▸ STATED TASK
Output the data below as a two-column CSV with the headers "text" and "answer", one row per text and its answer, each in its own quoted field with line breaks replaced by spaces. Begin at the line containing "How far is the" and continue through the end of the data.

▸ Some records

● ● ● ● ● ● ●

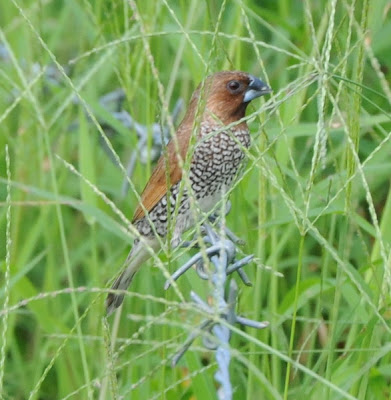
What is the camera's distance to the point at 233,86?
3.12 meters

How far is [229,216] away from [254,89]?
395 millimetres

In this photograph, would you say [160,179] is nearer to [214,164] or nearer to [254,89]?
[214,164]

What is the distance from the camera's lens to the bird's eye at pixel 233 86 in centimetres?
311

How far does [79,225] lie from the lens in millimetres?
4504

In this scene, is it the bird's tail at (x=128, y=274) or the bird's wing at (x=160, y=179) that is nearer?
the bird's tail at (x=128, y=274)

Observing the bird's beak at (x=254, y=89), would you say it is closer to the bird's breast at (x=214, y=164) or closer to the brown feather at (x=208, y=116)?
the brown feather at (x=208, y=116)

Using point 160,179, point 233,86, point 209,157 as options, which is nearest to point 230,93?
point 233,86

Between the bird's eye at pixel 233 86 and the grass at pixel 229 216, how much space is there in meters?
0.05

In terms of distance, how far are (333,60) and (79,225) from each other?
121 centimetres

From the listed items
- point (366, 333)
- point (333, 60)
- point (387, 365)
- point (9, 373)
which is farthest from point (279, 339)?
point (333, 60)

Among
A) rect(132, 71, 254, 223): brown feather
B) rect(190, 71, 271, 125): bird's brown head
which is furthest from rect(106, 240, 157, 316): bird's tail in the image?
rect(190, 71, 271, 125): bird's brown head

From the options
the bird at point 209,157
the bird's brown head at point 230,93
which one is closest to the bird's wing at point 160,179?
the bird at point 209,157

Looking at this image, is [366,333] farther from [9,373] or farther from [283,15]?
[283,15]

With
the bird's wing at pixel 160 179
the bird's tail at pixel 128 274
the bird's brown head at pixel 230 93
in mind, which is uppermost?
the bird's brown head at pixel 230 93
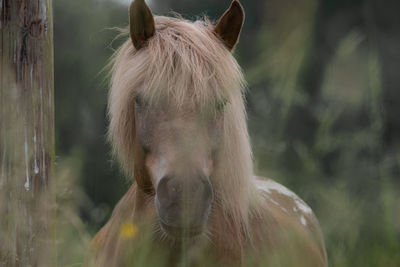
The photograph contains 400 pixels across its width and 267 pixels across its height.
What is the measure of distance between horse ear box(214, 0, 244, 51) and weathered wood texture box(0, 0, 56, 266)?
804 millimetres

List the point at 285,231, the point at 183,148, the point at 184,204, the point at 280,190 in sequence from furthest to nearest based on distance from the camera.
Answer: the point at 280,190, the point at 285,231, the point at 183,148, the point at 184,204

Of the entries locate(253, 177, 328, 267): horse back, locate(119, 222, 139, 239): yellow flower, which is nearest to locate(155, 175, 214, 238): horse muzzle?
locate(119, 222, 139, 239): yellow flower

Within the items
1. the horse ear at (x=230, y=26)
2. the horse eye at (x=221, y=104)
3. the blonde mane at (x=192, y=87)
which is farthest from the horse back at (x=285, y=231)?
the horse ear at (x=230, y=26)

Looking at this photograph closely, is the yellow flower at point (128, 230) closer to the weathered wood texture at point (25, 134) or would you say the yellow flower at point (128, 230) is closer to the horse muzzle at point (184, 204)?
the weathered wood texture at point (25, 134)

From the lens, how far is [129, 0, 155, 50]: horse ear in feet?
5.61

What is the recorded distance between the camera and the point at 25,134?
1429 mm

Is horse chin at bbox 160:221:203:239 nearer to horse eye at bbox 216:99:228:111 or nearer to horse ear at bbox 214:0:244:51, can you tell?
horse eye at bbox 216:99:228:111

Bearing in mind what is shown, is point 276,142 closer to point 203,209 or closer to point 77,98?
point 203,209

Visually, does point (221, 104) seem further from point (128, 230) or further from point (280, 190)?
point (280, 190)

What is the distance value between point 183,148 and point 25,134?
617mm

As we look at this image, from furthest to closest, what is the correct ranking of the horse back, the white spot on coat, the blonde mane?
the white spot on coat, the horse back, the blonde mane

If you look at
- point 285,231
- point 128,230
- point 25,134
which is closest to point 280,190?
point 285,231

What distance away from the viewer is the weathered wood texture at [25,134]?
54.6 inches

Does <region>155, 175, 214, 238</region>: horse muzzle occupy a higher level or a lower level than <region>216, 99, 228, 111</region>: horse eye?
lower
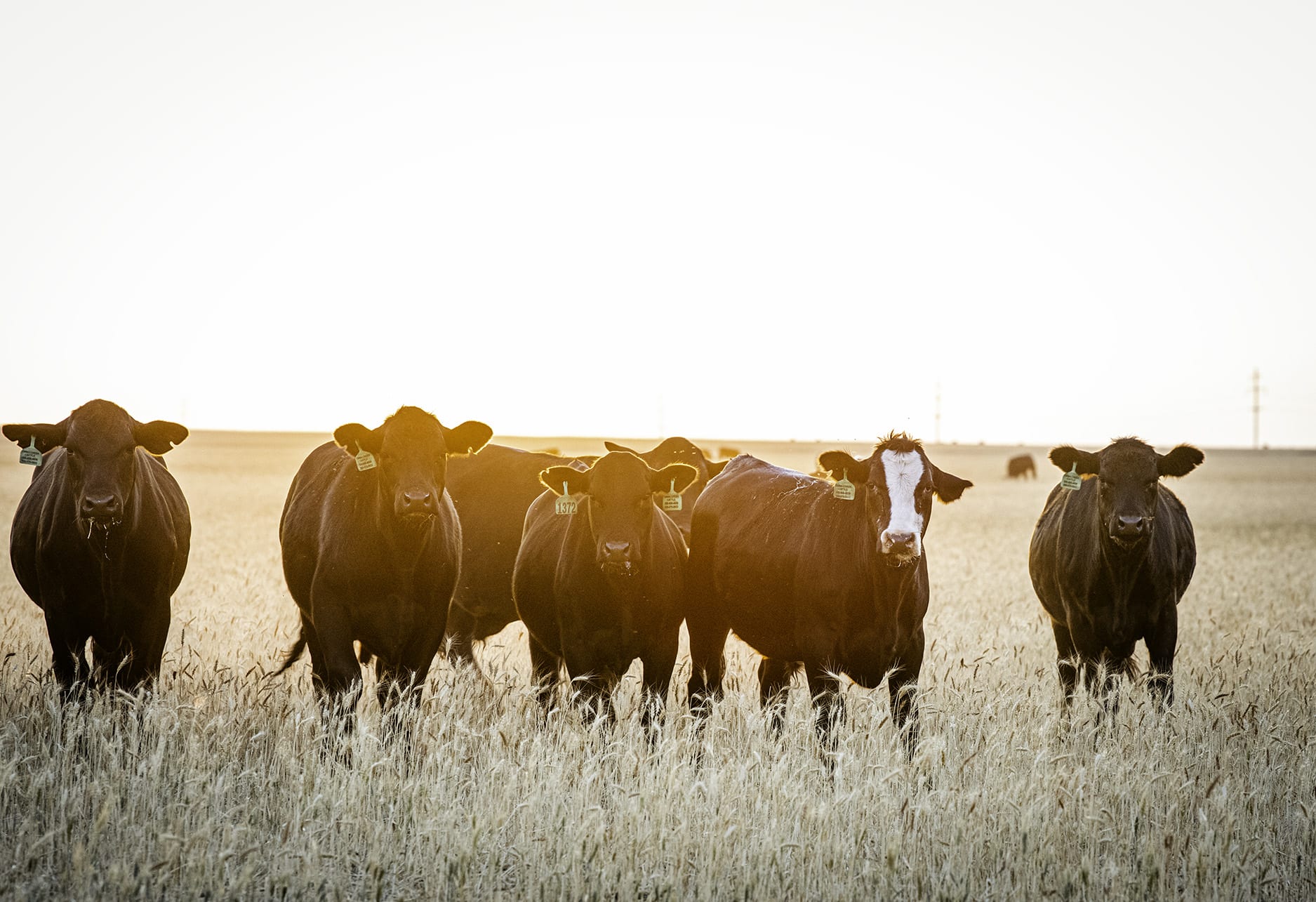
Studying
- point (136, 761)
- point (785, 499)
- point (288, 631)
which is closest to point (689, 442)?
point (785, 499)

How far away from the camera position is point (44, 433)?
6844 mm

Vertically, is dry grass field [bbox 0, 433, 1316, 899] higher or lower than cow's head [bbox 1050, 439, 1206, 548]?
lower

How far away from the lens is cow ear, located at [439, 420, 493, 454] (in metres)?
6.98

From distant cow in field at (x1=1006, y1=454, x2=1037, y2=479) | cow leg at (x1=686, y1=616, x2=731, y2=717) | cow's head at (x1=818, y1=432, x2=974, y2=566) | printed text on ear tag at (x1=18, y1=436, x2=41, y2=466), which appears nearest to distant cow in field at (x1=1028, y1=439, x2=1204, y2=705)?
cow's head at (x1=818, y1=432, x2=974, y2=566)

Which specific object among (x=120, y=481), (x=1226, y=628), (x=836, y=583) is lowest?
(x=1226, y=628)

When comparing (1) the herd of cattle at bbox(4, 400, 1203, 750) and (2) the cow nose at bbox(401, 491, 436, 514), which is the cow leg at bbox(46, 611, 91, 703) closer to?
(1) the herd of cattle at bbox(4, 400, 1203, 750)

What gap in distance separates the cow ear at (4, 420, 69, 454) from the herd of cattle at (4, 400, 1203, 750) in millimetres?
17

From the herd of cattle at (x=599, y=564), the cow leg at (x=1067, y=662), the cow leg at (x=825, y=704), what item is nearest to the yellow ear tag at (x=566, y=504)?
the herd of cattle at (x=599, y=564)

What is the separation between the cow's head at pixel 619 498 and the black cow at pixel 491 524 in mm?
1735

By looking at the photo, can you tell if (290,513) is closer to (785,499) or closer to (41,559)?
(41,559)

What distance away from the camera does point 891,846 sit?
448cm

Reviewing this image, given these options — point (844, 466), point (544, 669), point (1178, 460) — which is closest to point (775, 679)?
point (544, 669)

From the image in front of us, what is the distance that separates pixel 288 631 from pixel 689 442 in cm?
436

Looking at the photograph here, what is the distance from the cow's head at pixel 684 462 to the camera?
31.1 feet
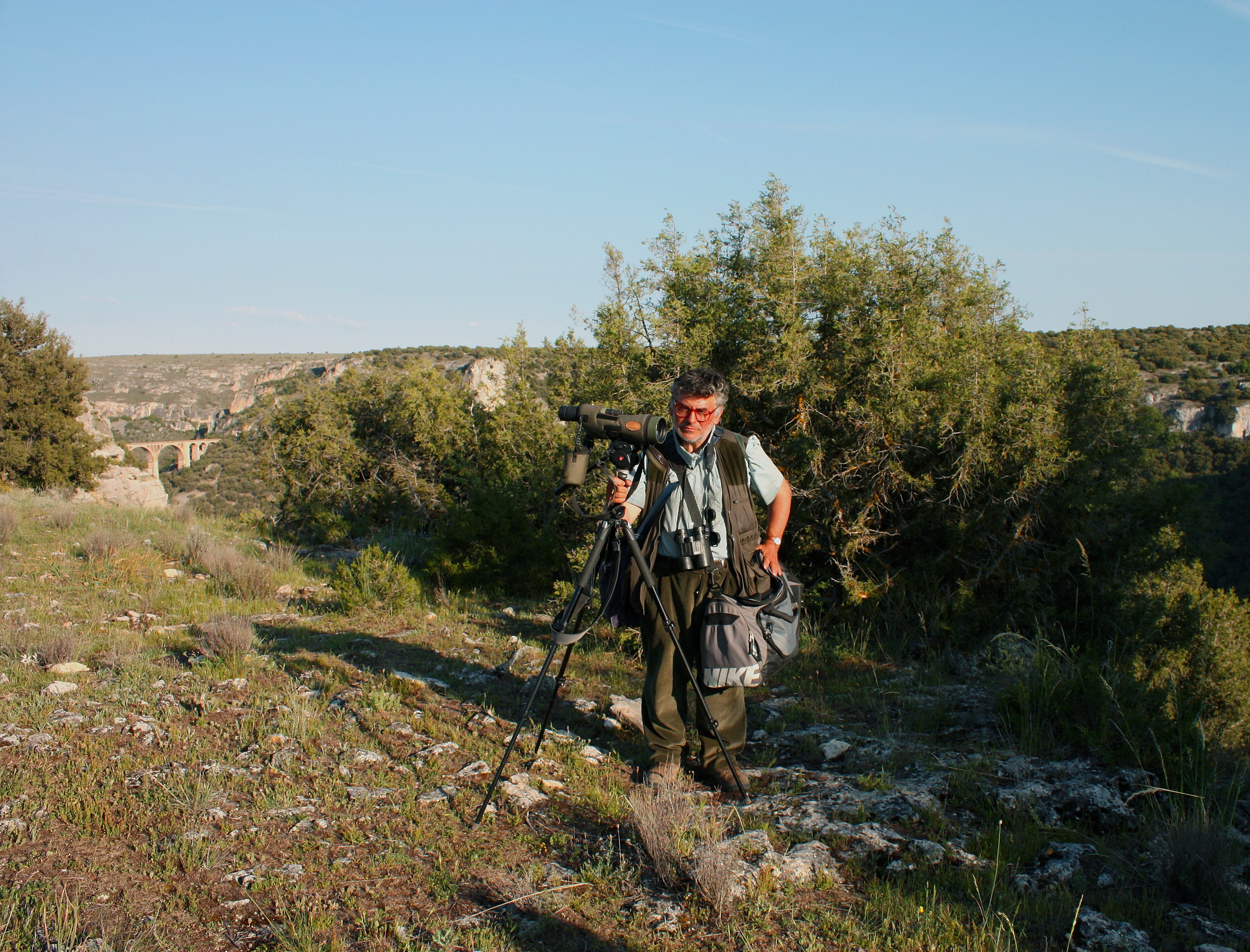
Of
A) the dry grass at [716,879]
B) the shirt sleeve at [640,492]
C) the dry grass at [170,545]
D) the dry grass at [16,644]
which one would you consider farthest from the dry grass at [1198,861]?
the dry grass at [170,545]

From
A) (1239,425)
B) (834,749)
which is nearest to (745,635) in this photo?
(834,749)

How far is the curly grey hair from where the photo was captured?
10.7ft

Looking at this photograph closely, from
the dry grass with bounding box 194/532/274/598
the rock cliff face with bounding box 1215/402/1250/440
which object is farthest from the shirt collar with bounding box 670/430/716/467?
the rock cliff face with bounding box 1215/402/1250/440

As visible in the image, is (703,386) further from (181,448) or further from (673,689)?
(181,448)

● ● ● ● ● ● ●

▸ OUTPUT FOR THIS TASK
text,answer
"How far is the curly grey hair from where the photo was captured?","10.7ft"
"Looking at this photograph closely, from the dry grass with bounding box 194/532/274/598 the rock cliff face with bounding box 1215/402/1250/440 which object is farthest from the shirt collar with bounding box 670/430/716/467?","the rock cliff face with bounding box 1215/402/1250/440"
"As visible in the image, is (703,386) further from (181,448) or further from (673,689)?","(181,448)"